# Fighting bucks



## General (Oct 28, 2009)

I got pictures of a 4 point and 8 point fighting then about an hour later the 8 point is fighting a nice 10. just thought you guys would enjoy the pics! I was suprised to see them fighting so early but I am figuring that with this cold weather they are splitting up a little bit sooner than usual. Also saw some scrapes this weekend


----------



## shorebound (Apr 26, 2008)

Great pics thanks for sharing.... Where abouts are those taken at northern or southern Ohio?


_OutdoorHub Mobile, the information engine of the outdoors._


----------



## LilSiman/Medina (Nov 30, 2010)

Deer look to be southern OH deer. Ive seen enough deer to tell the antlers. Goodluck with them! this rain needs to turn to snow and we'll be in buisness!


----------



## shorebound (Apr 26, 2008)

The one on the left looks like his neck just may be swellin a little 


_OutdoorHub Mobile, the information engine of the outdoors._


----------



## General (Oct 28, 2009)

LilSiman/Medina said:


> Deer look to be southern OH deer. Ive seen enough deer to tell the antlers. Goodluck with them! this rain needs to turn to snow and we'll be in buisness!


Sorry LilSiman. These are northern deer. Portage county


----------



## ostbucks98 (Apr 14, 2004)

Just sparring and practicing up.


----------



## Fishstix (Aug 16, 2005)

Cool pics...thanks for sharing


----------

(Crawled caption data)

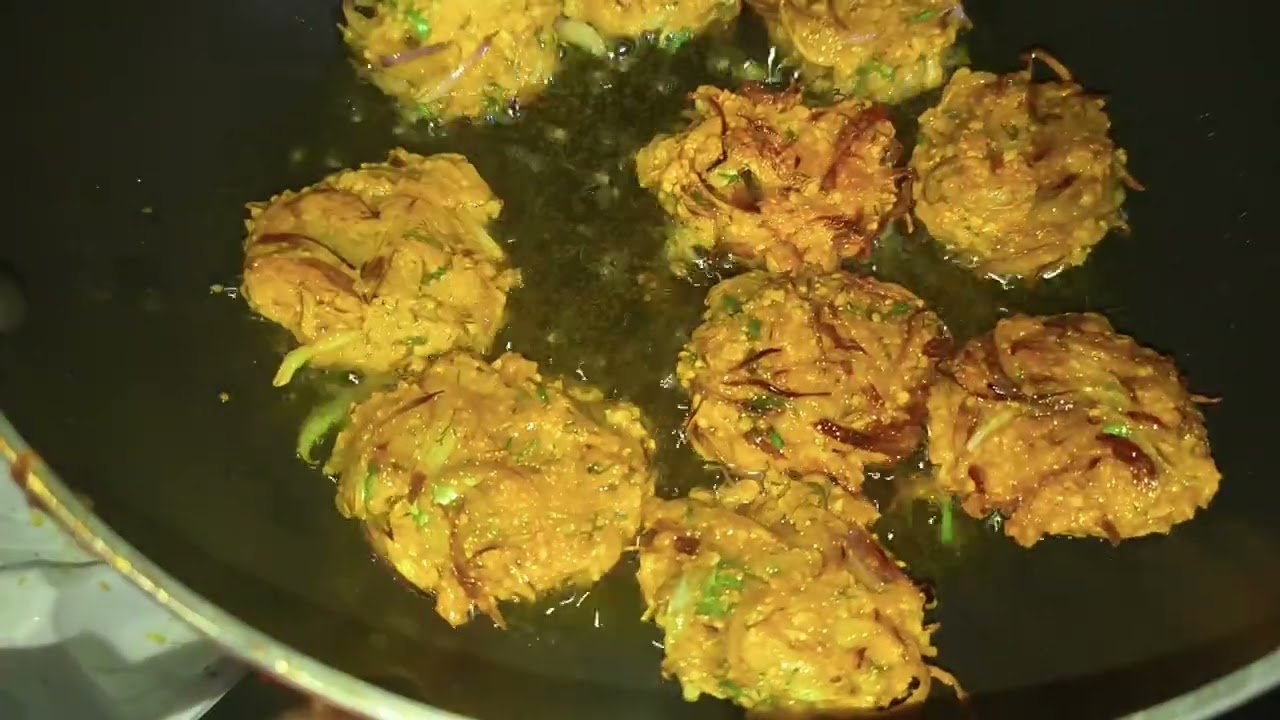 1st ifter 🌞⭐🌜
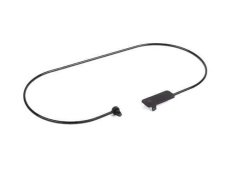 KİLİT EMN.TELİ BMW 51248408984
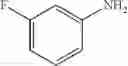 Fig. 51 - Azaspiro derivatives as TRPM8 antagonists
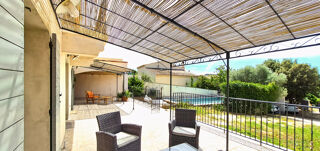 Maison à vendre 5 pièces 150 m²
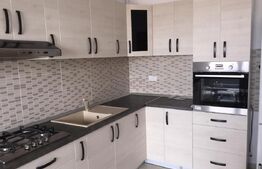 Apartament de închiriat, cu 2 camere, parcare privată, zona Astra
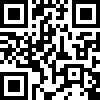 https://imna.ir/x8Bnx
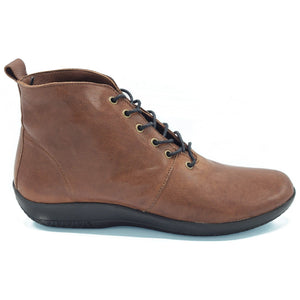 Sole Terra Alameda Boot 2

### Assigned task
Output the entire forum thread about fighting bucks word for word. Work from the forum thread only and leave the items aside.

### Written answer
# Fighting bucks



## General (Oct 28, 2009)

I got pictures of a 4 point and 8 point fighting then about an hour later the 8 point is fighting a nice 10. just thought you guys would enjoy the pics! I was suprised to see them fighting so early but I am figuring that with this cold weather they are splitting up a little bit sooner than usual. Also saw some scrapes this weekend


----------



## shorebound (Apr 26, 2008)

Great pics thanks for sharing.... Where abouts are those taken at northern or southern Ohio?


_OutdoorHub Mobile, the information engine of the outdoors._


----------



## LilSiman/Medina (Nov 30, 2010)

Deer look to be southern OH deer. Ive seen enough deer to tell the antlers. Goodluck with them! this rain needs to turn to snow and we'll be in buisness!


----------



## shorebound (Apr 26, 2008)

The one on the left looks like his neck just may be swellin a little 


_OutdoorHub Mobile, the information engine of the outdoors._


----------



## General (Oct 28, 2009)

LilSiman/Medina said:


> Deer look to be southern OH deer. Ive seen enough deer to tell the antlers. Goodluck with them! this rain needs to turn to snow and we'll be in buisness!


Sorry LilSiman. These are northern deer. Portage county


----------



## ostbucks98 (Apr 14, 2004)

Just sparring and practicing up.


----------



## Fishstix (Aug 16, 2005)

Cool pics...thanks for sharing


----------